Lady Snowblood m'avait durablement marqué la rétine lorsque je l'avais découvert. Ce revisionnage est l'occasion de sortir du souvenir idéalisé et d'en revenir à ce qu'est vraiment le film : une série B efficace et imparfaite, frappée de fulgurances qui en expliquent le statut culte.
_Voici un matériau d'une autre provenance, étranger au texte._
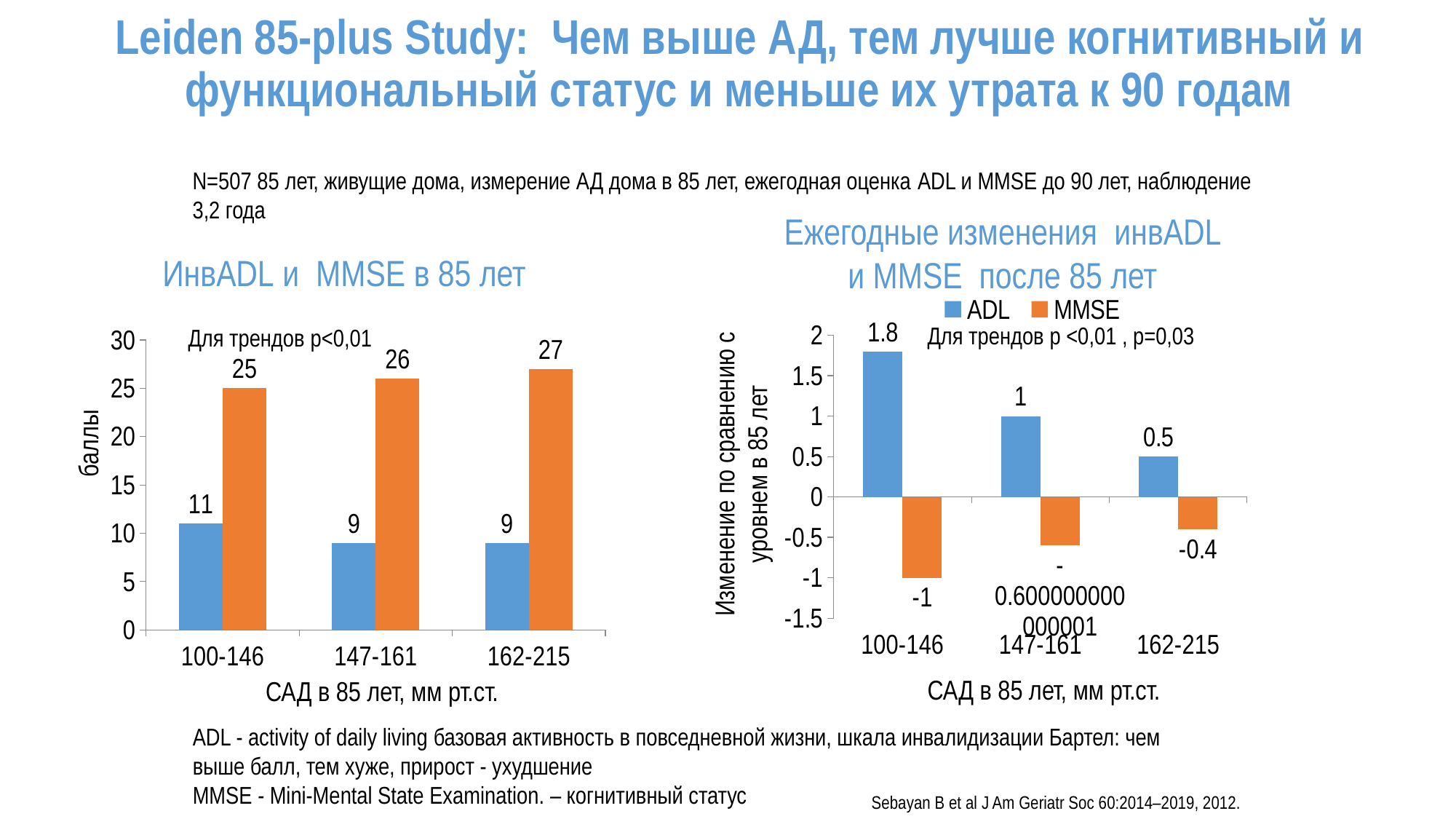
In the left chart 'ИнвADL и MMSE в 85 лет', which category has the highest orange bar? 162-215 In the right chart 'Ежегодные изменения инвADL и MMSE после 85 лет', is the ADL value for 147-161 larger or smaller than the ADL value for 100-146? smaller In the left chart 'ИнвADL и MMSE в 85 лет', what is the value of the blue bar for the 100-146 category? 11 In the left chart 'ИнвADL и MMSE в 85 лет', how many categories are shown on the x axis? 3 In the right chart 'Ежегодные изменения инвADL и MMSE после 85 лет', how many series does the legend list? 2 In the right chart 'Ежегодные изменения инвADL и MMSE после 85 лет', what is the MMSE value for the 162-215 category? -0.4 In the right chart 'Ежегодные изменения инвADL и MMSE после 85 лет', which category has the lowest ADL value? 162-215 What type of chart is the right chart 'Ежегодные изменения инвADL и MMSE после 85 лет'? bar chart In the left chart 'ИнвADL и MMSE в 85 лет', do the orange bars rise or fall from left to right across the categories? rise In the left chart 'ИнвADL и MMSE в 85 лет', what is the difference between the orange and blue bars for the 100-146 category? 14 In the right chart 'Ежегодные изменения инвADL и MMSE после 85 лет', what is the ADL value for the 100-146 category? 1.8 In the left chart 'ИнвADL и MMSE в 85 лет', what is the value of the orange bar for the 162-215 category? 27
Le personnage de la Blanche-Neige du massacre (dixit le jeu de mot du titre original) est évidemment un des points forts du film : parfaite illustration de l'enfant fonction qui n'a pour but existentiel que de satisfaire l'exigence maternelle, Yuki se confond avec l'héritage de la vengeance, fardeau auquel elle ne peut échapper. Fruit d'un viol collectif, elle doit retourner la violence dont elle est issue contre ses géniteurs afin d'apaiser l'âme de parents qu'elle n'a jamais connu, mais elle se confronte également aux angoisses de néantisation lorsqu'elle aura accompli sa quête. Comment alors redonner un sens autre à sa vie et peut-elle éviter d'enclencher un cycle sans fin de vengeance ?


Dans le rôle phare, Meiko Kaji est parfaite, mettant au service de Yuki son célèbre regard transperçant, tout en grâce discrète qui vient contraster avec le graphisme extrême des combats : les geysers de sang rouge vif barbouillent personnages comme paysage (même la mer déchainée ne parvient à s'en laver), dans un excès typique du genre qui s'accentue ici encore plus de par le jeu d'opposition constante des couleurs rouge et blanc. L'amateur d'hémoglobine (moi, moi !) y trouve indéniablement son compte, d'autant que tout ceci se déroule souvent dans de très beaux décors (l'incontournable scène sous la neige).


La réalisation et le montage offrent également quelques beaux accès de modernité : le découpage de l'histoire en chapitres (coucou Tarantino), les séquences de narration en voix off avec des photos fixes qui finissent par embrayer sur l'action (difficile de ne pas penser au style Fukasaku dans Combat sans code d'honneur), les illustrations bédés, les dézooms lointains... Et puis cette chanson titre Urami Bushi que Kill Bill a fait passer à la postérité. Lady Snowblood connait bien quelques imperfections (la construction parfois un peu trop éparse, un léger abus de gimmicks sérialesques...) et se montre moins trash que le manga corsé de Kamimura/Koike (est-ce toutefois un mal ?) mais il se rattrape vite par de grands moments marquants, tels les confrontations meurtrières des conjurés, l'entrainement à la dure de la jeune Yuki ou ce grand final magnifique.


Il est juste, comme l'écrit Léonard Haddad, de reconnaitre que "le titre, l'actrice et le personnage sont sans doute plus grands que les films eux-mêmes". Mais quel film, tout de même !


A noter que la restauration HD du BR de HK Video laisse un sentiment de perfectibilité, surtout au regard des splendides photos d'exploitation qui illustrent le livret.